Luxembourg tax regime once again under scrutiny

On 8 February, the French newspaper Le Monde, in cooperation with 16 other international media, has unveiled the results of an investigation on the tax practices of Luxembourg, called OpenLux. According to the newspaper, Luxembourg would be home to up to 55,000 offshore companies managing assets worth over 6 trillion euros. The journalists have compiled a database that lists the beneficiaries of the 124,000 commercial Luxembourg companies, including questionable funds, suspected of originating in criminal activity or linked to criminals targeted by judicial investigations. The government of the Gran Duchy has promptly reacted to the investigation by creating a website on which it refuses the allegations by stating that “Luxembourg is fully compliant with EU and international regulations and transparency standards, and applies the full arsenal of EU and international measures to exchange information in tax matters and combat tax abuse and tax avoidance”. The investigation ignited a quick reaction from the European Parliament, where Paul Tang (S&D, the Netherlands) highlighted that it is absurd that EU countries cannot end up on EU’s tax blacklist of tax havens, while Sven Giegold (Greens/EFA, Germany), Philippe Lamberts (Greens/EFA, Belgium) and Markus Ferber (EPP, Germany) called on the Commission to launch infringement proceedings against countries with incomplete registers of beneficial owners.

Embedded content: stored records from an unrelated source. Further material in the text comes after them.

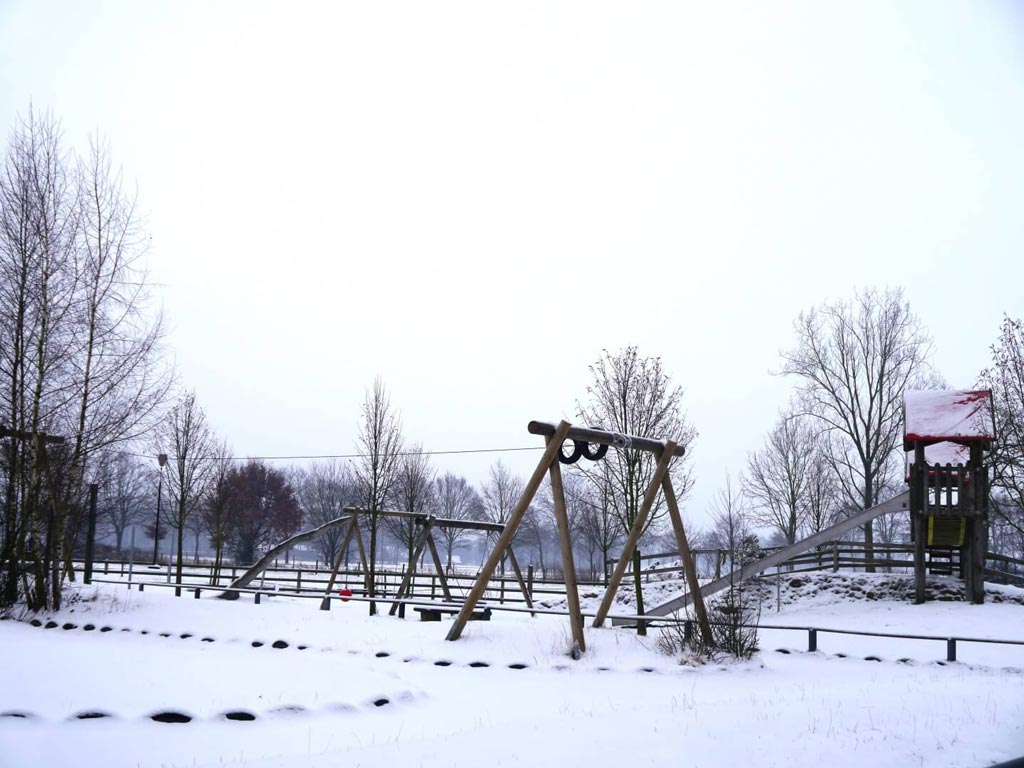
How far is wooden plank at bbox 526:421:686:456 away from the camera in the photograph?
13213mm

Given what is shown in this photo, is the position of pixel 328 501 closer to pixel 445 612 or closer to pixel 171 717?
pixel 445 612

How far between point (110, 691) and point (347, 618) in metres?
7.70

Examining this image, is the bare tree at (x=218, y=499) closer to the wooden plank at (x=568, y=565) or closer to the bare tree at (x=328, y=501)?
the bare tree at (x=328, y=501)

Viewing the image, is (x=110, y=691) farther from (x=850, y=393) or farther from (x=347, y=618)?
(x=850, y=393)

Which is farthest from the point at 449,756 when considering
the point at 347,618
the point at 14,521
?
the point at 14,521

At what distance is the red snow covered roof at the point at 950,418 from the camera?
20750mm

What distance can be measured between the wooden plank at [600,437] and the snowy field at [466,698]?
3.12m

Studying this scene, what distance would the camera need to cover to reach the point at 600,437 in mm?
13758

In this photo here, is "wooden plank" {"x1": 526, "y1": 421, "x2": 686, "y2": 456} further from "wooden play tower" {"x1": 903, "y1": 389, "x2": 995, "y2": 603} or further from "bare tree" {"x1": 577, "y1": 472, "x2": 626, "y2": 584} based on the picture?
"wooden play tower" {"x1": 903, "y1": 389, "x2": 995, "y2": 603}

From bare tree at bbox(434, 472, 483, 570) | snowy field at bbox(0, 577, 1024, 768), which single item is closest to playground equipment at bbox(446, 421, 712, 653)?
snowy field at bbox(0, 577, 1024, 768)

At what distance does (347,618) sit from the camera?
52.3 feet

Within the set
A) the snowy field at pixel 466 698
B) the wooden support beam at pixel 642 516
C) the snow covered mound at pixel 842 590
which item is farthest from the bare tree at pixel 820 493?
the wooden support beam at pixel 642 516

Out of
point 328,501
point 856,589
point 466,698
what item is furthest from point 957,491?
point 328,501

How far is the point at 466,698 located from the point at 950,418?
17.1 metres
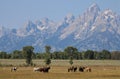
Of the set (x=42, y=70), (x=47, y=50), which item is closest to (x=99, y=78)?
(x=42, y=70)

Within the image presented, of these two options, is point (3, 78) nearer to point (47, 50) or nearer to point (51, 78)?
point (51, 78)

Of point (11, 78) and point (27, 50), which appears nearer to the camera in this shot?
point (11, 78)

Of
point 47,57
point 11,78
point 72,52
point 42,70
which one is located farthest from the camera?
point 72,52

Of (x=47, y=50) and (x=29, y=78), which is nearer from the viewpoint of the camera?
(x=29, y=78)

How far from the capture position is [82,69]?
88.6 m

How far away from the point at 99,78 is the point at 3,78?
13689mm

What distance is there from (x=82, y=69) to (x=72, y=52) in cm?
9463

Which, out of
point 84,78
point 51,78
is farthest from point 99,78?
point 51,78

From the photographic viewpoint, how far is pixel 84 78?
193 feet

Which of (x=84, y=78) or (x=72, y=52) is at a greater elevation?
(x=72, y=52)

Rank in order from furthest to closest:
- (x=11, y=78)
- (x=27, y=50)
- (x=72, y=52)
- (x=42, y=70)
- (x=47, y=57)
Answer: (x=72, y=52)
(x=27, y=50)
(x=47, y=57)
(x=42, y=70)
(x=11, y=78)

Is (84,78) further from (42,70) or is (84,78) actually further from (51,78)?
(42,70)

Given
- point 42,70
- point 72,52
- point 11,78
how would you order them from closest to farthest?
point 11,78, point 42,70, point 72,52

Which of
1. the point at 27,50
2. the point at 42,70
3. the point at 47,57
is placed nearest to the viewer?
the point at 42,70
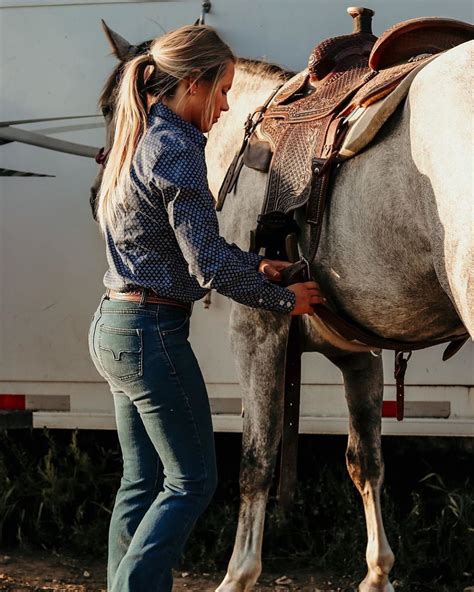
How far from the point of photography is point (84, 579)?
13.0 feet

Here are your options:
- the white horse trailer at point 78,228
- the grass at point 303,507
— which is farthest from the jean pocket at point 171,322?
the grass at point 303,507

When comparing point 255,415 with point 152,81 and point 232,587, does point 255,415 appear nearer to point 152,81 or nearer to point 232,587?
point 232,587

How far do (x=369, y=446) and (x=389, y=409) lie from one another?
2.16 feet

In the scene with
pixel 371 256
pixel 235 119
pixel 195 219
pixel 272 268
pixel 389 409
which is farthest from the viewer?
pixel 389 409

Commission’s plan for VAT: “mind the gap” and VAT on financial services

The works of the European Commission to ameliorate the EU VAT framework are going forward. On 3 February, the Commission has published a Roadmap to inform citizens that it intends to issue a Communication before the summer to support Member States in reducing the VAT gap. The VAT gap, which is the difference between the expected VAT revenues and the amount actually collected by a tax authority, amounts to €140 billion in 2018 and the Commission estimates it will further grow up to €164 billion in 2020, primarily driven by bankruptcies linked to the COVID-19 crisis. On 8 February, the Commission launched a public consultation on the review of VAT on financial and insurance services. The review, which was already attempted back in 2007, seeks to update tax rules dating back to 1977 that have become obsolete and difficult to apply to a financial system that makes a broad use of new digital technologies.

Public CbCR is back on the Council’s table

On 25 February, the Competitiveness Council will discuss the possible introduction of a public Country-by-Country Reporting (CbCR). However, since the debate is only taking place via a videoconference and not with physical meeting, it will not be possible to table a vote for agreeing on the proposal. The change of position of Austria seems to have put an end to the blocking minority against the measure and it should be possible to adopt the proposal during the next in-person meeting of the Council.